# Newly discovered Beethoven & Bach (sort of)



## kangxi (Jan 24, 2014)

You love Beethoven's piano concertos but you've listened to all 5 and there aren't any more. You turn in some desperation to the early E Flat Major (WoO4) concerto, and the piano version of the Violin Concerto, & you even unearth 2 other early works: A Romance Cantabile for piano, flute, bassoon, oboe & string orchestra (Hess 13) and a perky rondo for piano & orchestra (WoO 6). You finally include the Triple Concerto, but reluctantly come to the conclusion that that's all there is.

Likewise, you might be a devotee of Bach's organ music, but you've heard every note he wrote in the format. There was a supernova of excitement when the Yale chorale preludes were authenticated, but that was over 30 years ago. Now you're stuck with listening to music you know by heart.

If this describes you, take heart! Help is at hand!

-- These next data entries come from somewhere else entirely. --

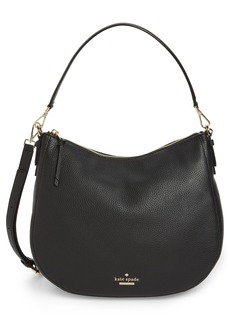 kate spade new york jackson street mylie leather hobo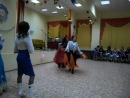 Цыганочка с выходом Танец нашего супер-трио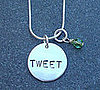 Tweet Necklace For Twitter Lovers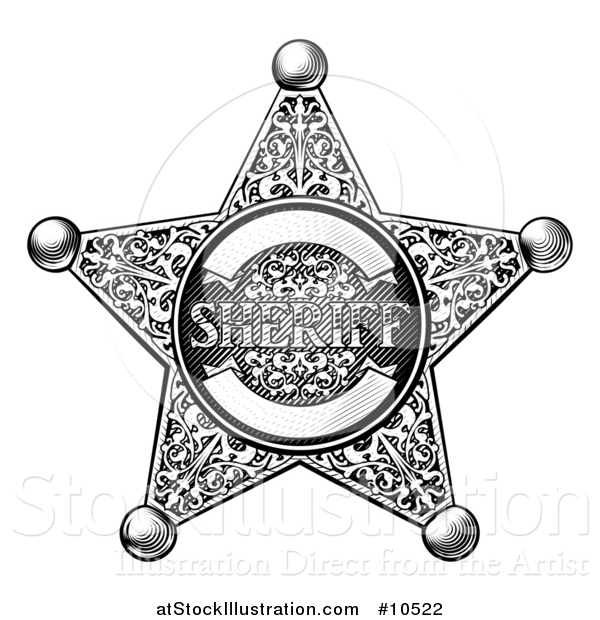 Vector Illustration of a Black and White Vintage Etched Engraved Sheriff Star Badge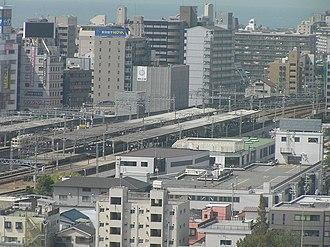 Akashi, Hyōgo - Image: 山陽電鉄明石駅・明石天文台より俯瞰P91 60007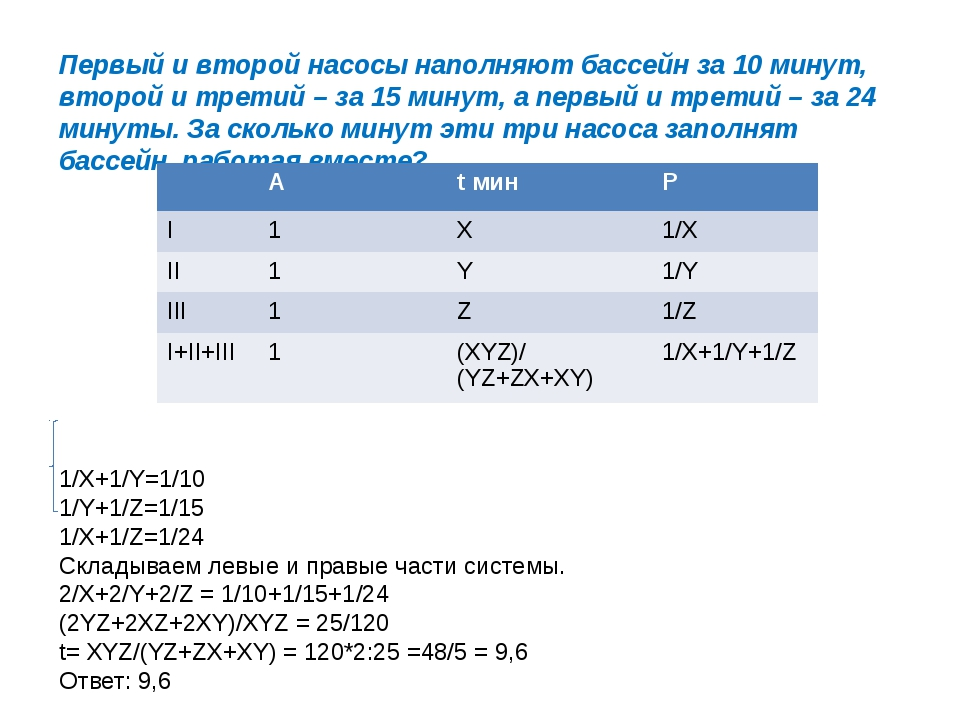 Первый и второй насосы наполняют бассейн за 10 минут, второй и третий – за 15...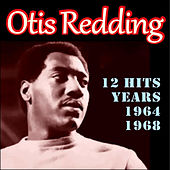 Play & Download Hits Years 1964-1968 by Otis Redding | Napster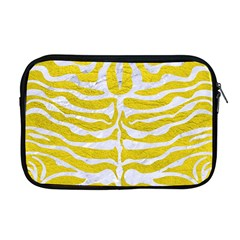 Skin2 White Marble & Yellow Leather Apple Macbook Pro 17  Zipper Case by trendistuff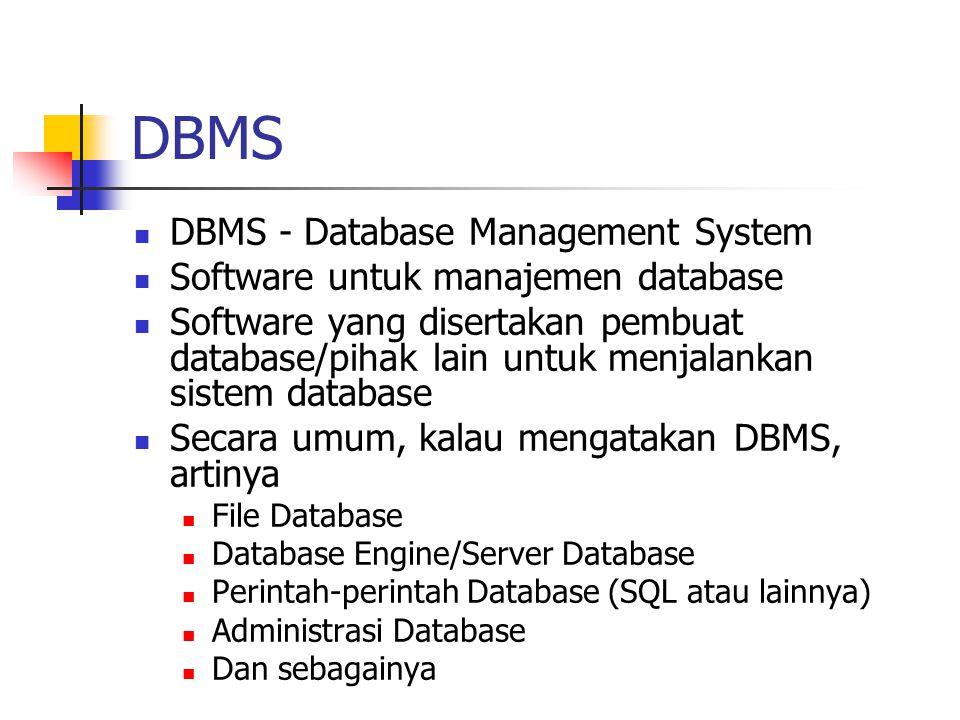 DBMS  DBMS - Database Management System  Software untuk manajemen database  Software yang disertakan pembuat database/pihak lain untuk menjalankan
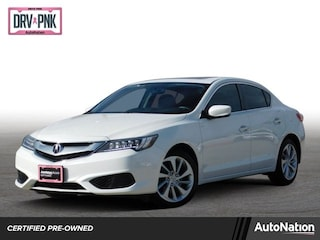 Used 2016 Acura ILX 4dr Car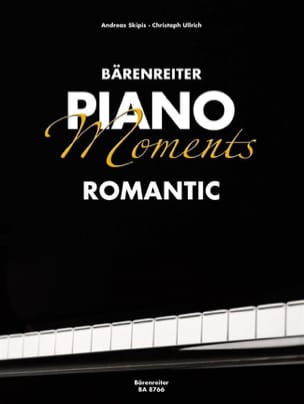 - Piano Moments. Romantique - Partition - di-arezzo.fr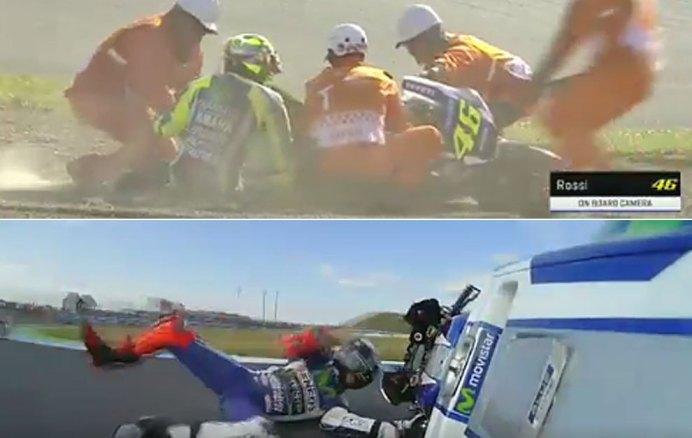 Rossi y Lorenzo se fueron al suelo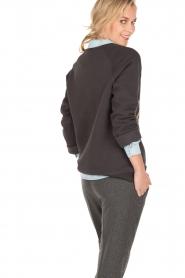 Dante 6 | Sweater Ryder | grijs  | Afbeelding 4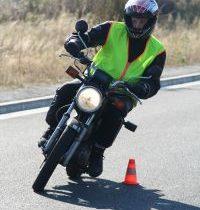 Izpit za motor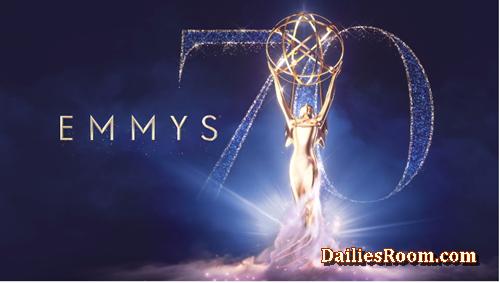 2018 Emmy Awards Winners Full List: 70th Primetime Emmy Awards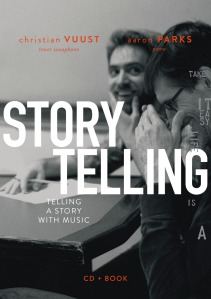 Cover Storytelling small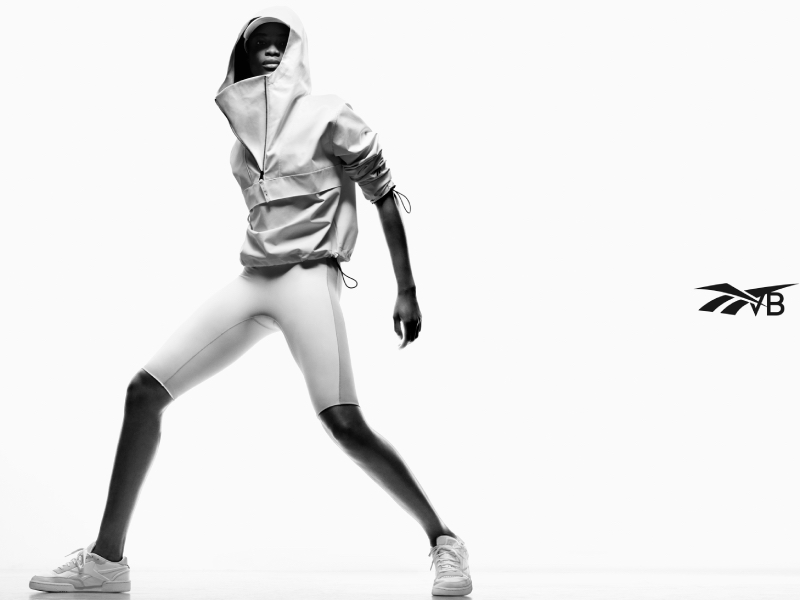El Drop Five de Reebok x Victoria Beckham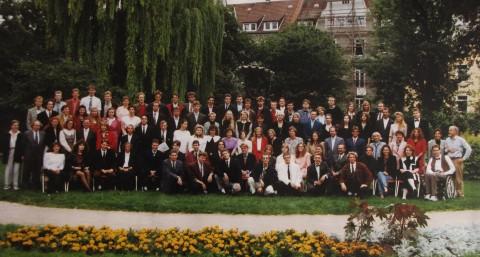 Abiturjahrgang 1991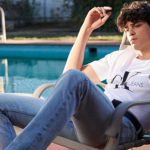 Noah Centineo 3 150x150 Noah Centineo hot per Calvin Klein
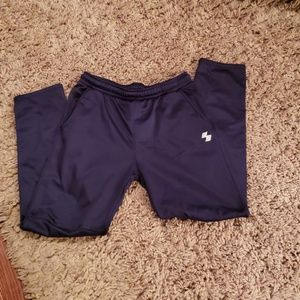 Other - Boys sweat pants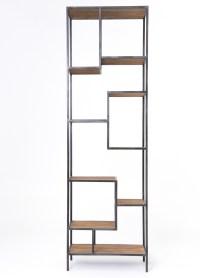 "Geometric Reclaimed Pine Wood + Iron Bookcase 102"" | Zin Home"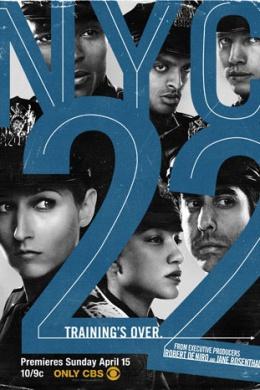 Нью-Йорк 22 (сериал)
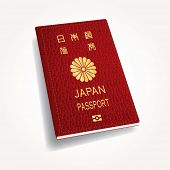 vector red leather Japan passport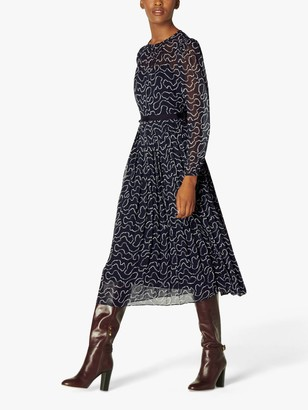 LK Bennett Avery Pearl Print Dress, Midnight
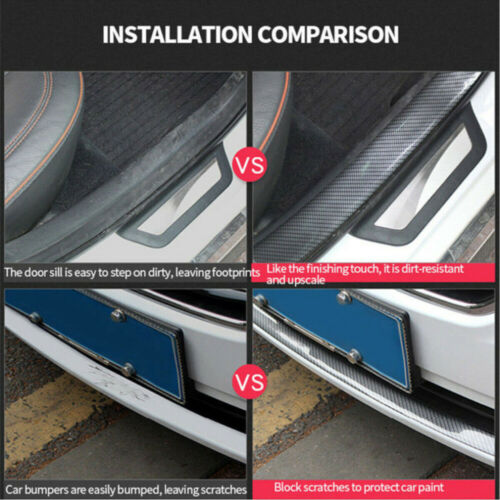 5CM*1M Car Carbon Fiber Rubber DIY Door Sill Protector Edge Guard Strip Sticker
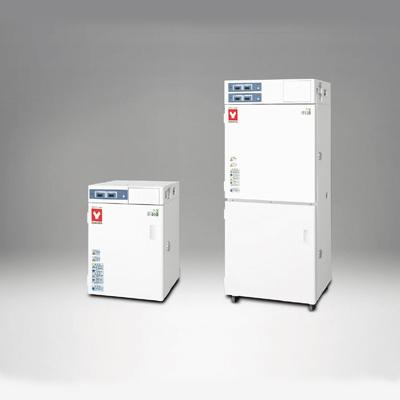 二氧化碳培养箱IT400/600/820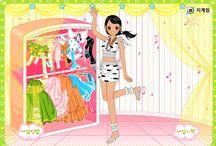 العاب تلبيس بنات / http://www.sbanate.com/ أجمل  العاب تلبيس بنات موجودة هنا في هاته الصور الجميلة   / by sbanate al3abe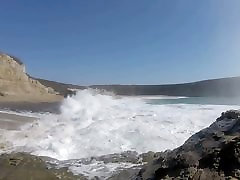 Hanging out at the beach again, with bigger waves
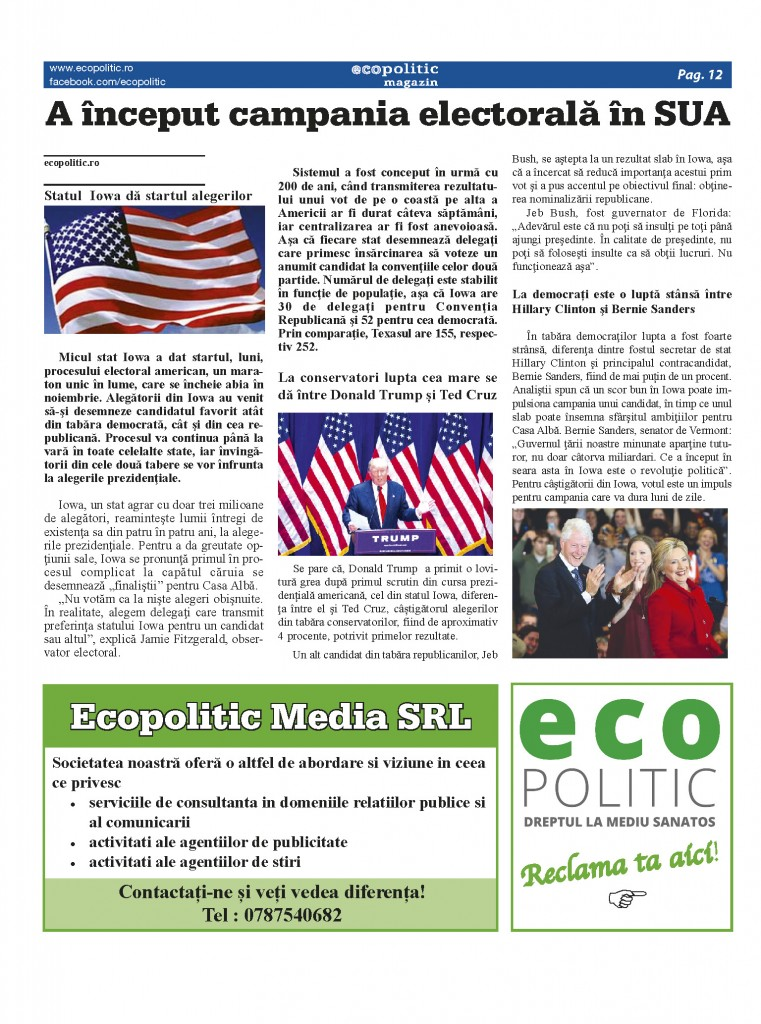 https://ecopolitic.ro/wp-content/uploads/2016/02/ecopolitic-magazin-tot_Page_12-761x1024.jpg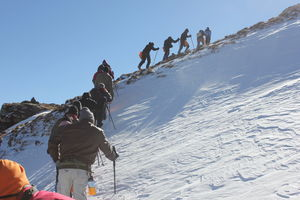 My first Himalayan adventure – Trek to Kedarkantha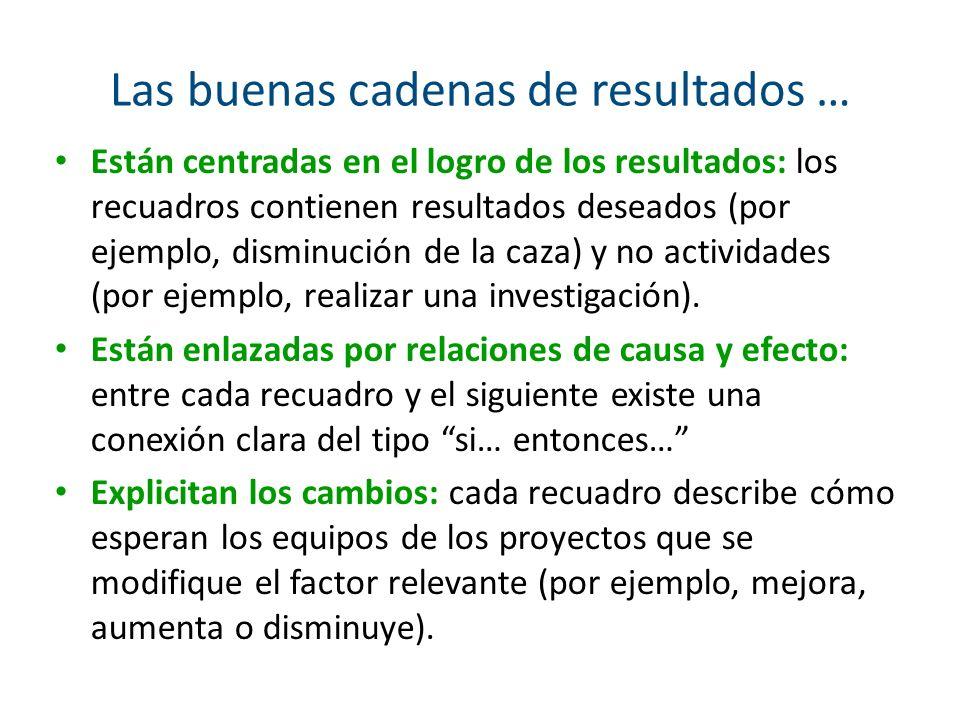 Las buenas cadenas de resultados … Están centradas en el logro de los resultados: los recuadros contienen resultados deseados (por ejemplo, disminució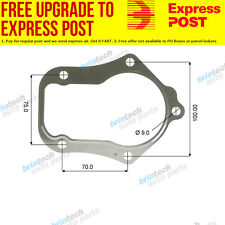 2002-2005 For Ford Falcon BA,BAII XR6T 4.0 Ltr BARRA VCT Turbo Outlet Gasket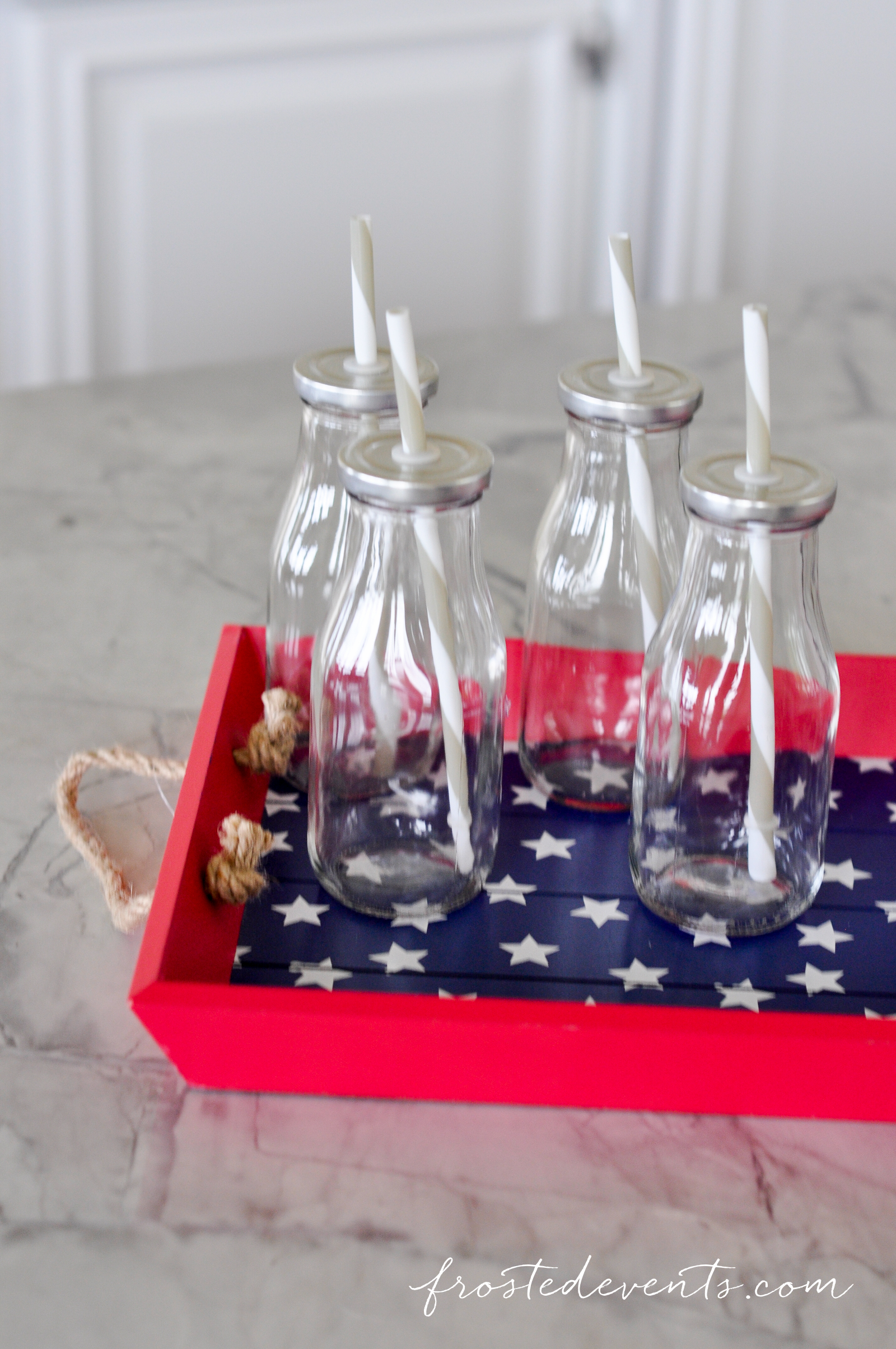 Independence Day Party Ideas Celebrate July 4th Style and Fourth of July Desserts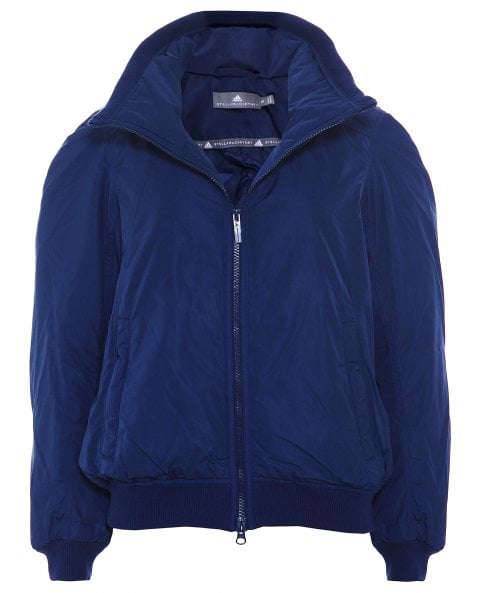 adidas by Stella McCartney Track Short Padded Jacket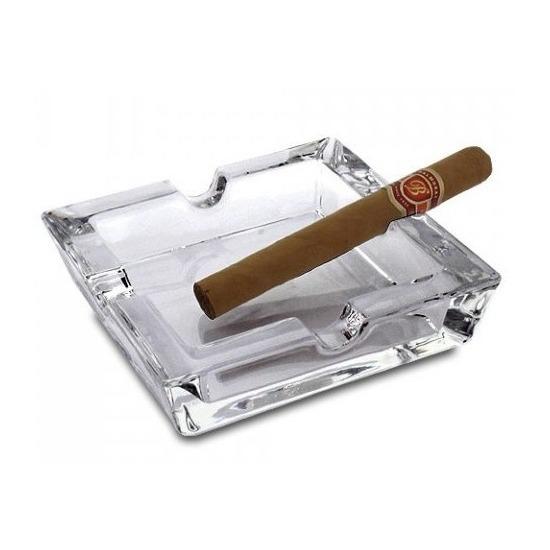 Sigaren asbak glas vierkant 15 x 15 cm.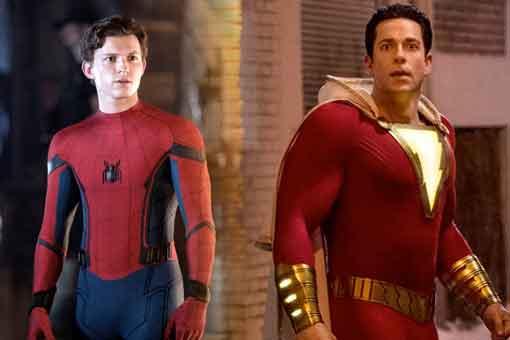 Eliminaron una escena de Spider-Man que se parecía a otra de Shazam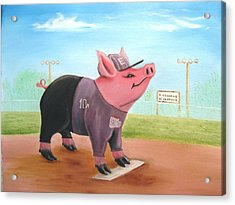 Ball Pig With Attitude Acrylic Print by Bobby Perkins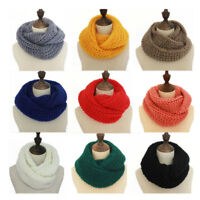 Women Girls Winter Warm Unseen Circle Cable Knit Cowl Neck Long Scarf Shawl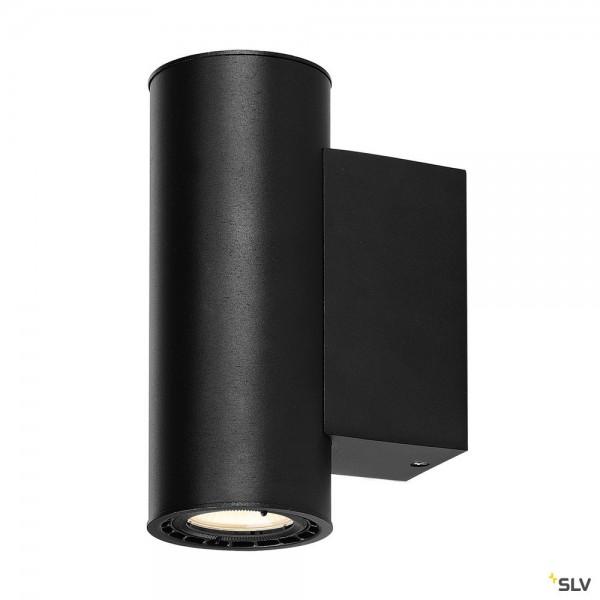 SLV 116340 Supros 78, Wandleuchte, schwarz, up&down, dimmbar C, LED, 24W, 3000K, 1400lm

Beethoven had a pupil who was steeped the the Master's style. Treat yourself to the series recently issued by Naxos of the piano concertos by Ferdinand Ries and you'll almost convince yourself that some of these are lost Beethoven works. The passage work, the orchestration, the structure: all have the Beethoven stamp. They're not Beethoven of course, but they (a) are remarkably enjoyable in their own right, and (b) convey Beethoven's voice.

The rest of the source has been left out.